*** 原文

【五大湖のふところミシガンで暮らす】
鳩山 幹雄  

ダウンタウンの一角にあるテコンドー教室
ダウンタウンの一角にある
テコンドー教室
毎週火・木曜日の夕刻練習に励む息子たち
毎週火・木曜日の夕刻
練習に励む息子たち
板割りを練習する長男
板割りを練習する長男



第38回 アメリカ空手事情


目指すはブルース・リー?

長男と次男が再び空手教室に通い始めた。息子たちが最初に空手を習い始めたのは、サモアに暮らし始めて半年ほど過ぎた1998年初頭。技術科の高校教師として派遣されていた青年海外協力隊員がたまたま沖縄空手の有段者で、空いた時間にボランティアで子供たちに空手を指導してくれることになり、息子たちも喜んで加わった。その協力隊員は1年ほどで帰国したが、息子たちは自主トレを続けた。

ミシガンに暮らし始めてからも息子たちの空手熱は冷めなかった。近所にも3カ所ほど空手道場があることを突き止めたので、さっそく軒並み見学に出かけたところ、小学校の体育館や地域センターの多目的ホールを時間で間借りするという、どこも道場というよりは空手教室といった感じで、指導者はみなアメリカ人だった。

空手に限らずアメリカで各種武道はけっこう盛んだが、その内容やレベルとなると、とてもひと口では語れない。大都会なら選択の幅も広がる。だが、人口3万人弱の田舎町では贅沢は言えない。流派は異なるが内容的には息子たちに馴染みのある沖縄空手教室も見つかったが、蹴りを多発する華やかな空手に憧れる息子たちは、蹴りが少なく身体を硬く鍛えることを重視する地味な沖縄流を再び習う気はないようだ。

******
*** データ一覧

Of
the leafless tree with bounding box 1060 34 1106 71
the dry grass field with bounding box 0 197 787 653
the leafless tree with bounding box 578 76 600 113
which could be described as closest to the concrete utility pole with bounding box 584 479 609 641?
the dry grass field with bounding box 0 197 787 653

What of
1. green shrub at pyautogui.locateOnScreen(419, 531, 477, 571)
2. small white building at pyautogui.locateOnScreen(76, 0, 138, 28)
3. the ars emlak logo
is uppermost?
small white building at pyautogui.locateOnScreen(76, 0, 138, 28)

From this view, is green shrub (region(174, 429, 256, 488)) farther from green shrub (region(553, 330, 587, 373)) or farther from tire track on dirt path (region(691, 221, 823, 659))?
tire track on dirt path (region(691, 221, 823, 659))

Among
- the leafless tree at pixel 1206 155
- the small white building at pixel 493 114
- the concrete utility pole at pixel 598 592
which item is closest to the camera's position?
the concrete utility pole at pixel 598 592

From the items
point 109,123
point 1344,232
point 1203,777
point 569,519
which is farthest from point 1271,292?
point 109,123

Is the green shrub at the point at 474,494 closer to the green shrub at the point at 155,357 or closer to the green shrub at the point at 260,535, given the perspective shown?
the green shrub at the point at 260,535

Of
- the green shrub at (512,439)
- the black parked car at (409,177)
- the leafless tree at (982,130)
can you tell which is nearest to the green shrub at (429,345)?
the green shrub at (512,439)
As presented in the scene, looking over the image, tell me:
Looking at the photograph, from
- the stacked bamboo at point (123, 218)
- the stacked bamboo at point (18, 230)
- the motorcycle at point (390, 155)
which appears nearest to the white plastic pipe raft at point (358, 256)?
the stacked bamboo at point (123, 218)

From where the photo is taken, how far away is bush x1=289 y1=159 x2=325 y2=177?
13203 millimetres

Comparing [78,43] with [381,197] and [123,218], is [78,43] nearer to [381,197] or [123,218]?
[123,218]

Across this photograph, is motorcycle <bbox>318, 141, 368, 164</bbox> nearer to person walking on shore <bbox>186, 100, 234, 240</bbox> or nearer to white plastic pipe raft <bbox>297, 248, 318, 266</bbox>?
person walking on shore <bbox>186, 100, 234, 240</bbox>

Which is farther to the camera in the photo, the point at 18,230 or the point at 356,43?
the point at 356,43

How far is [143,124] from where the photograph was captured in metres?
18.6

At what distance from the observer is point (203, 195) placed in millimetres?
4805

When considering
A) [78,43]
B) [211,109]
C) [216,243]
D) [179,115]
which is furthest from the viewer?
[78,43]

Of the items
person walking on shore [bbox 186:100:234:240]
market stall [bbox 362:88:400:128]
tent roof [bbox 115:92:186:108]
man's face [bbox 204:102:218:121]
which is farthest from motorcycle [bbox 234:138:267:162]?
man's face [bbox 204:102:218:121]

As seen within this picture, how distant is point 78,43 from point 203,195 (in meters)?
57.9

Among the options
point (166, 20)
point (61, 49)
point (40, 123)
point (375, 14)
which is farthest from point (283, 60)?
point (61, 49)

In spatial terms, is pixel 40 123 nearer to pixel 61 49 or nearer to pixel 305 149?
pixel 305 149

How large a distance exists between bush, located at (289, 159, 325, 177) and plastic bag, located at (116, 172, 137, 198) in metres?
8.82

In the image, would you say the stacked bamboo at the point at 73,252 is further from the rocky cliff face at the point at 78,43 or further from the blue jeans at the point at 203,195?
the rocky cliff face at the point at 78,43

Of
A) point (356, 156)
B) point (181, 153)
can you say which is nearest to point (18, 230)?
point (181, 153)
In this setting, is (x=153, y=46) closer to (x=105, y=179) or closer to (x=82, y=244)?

******

▶ **取り組む課題**:
A. 原文のうち、「第38回 アメリカ空手事情」から始まり「息子たちは自主トレを続けた。」で終わる部分を、一字一句変えずに出力せよ。
B. データの行のうち、「Among the options」を含む行から始まりデータの最後の行で終わる範囲を、両端の行も含めてそのまま返せ。
原文とデータの行は、それぞれ独立した別個の資料である。

▶ **各課題の解答**:
A.
第38回 アメリカ空手事情


目指すはブルース・リー?

長男と次男が再び空手教室に通い始めた。息子たちが最初に空手を習い始めたのは、サモアに暮らし始めて半年ほど過ぎた1998年初頭。技術科の高校教師として派遣されていた青年海外協力隊員がたまたま沖縄空手の有段者で、空いた時間にボランティアで子供たちに空手を指導してくれることになり、息子たちも喜んで加わった。その協力隊員は1年ほどで帰国したが、息子たちは自主トレを続けた。

B.
Among the options
point (166, 20)
point (61, 49)
point (40, 123)
point (375, 14)
which is farthest from point (283, 60)?
point (61, 49)

In spatial terms, is pixel 40 123 nearer to pixel 61 49 or nearer to pixel 305 149?
pixel 305 149

How large a distance exists between bush, located at (289, 159, 325, 177) and plastic bag, located at (116, 172, 137, 198) in metres?
8.82

In the image, would you say the stacked bamboo at the point at 73,252 is further from the rocky cliff face at the point at 78,43 or further from the blue jeans at the point at 203,195?
the rocky cliff face at the point at 78,43

Of
A) point (356, 156)
B) point (181, 153)
can you say which is nearest to point (18, 230)?
point (181, 153)
In this setting, is (x=153, y=46) closer to (x=105, y=179) or closer to (x=82, y=244)?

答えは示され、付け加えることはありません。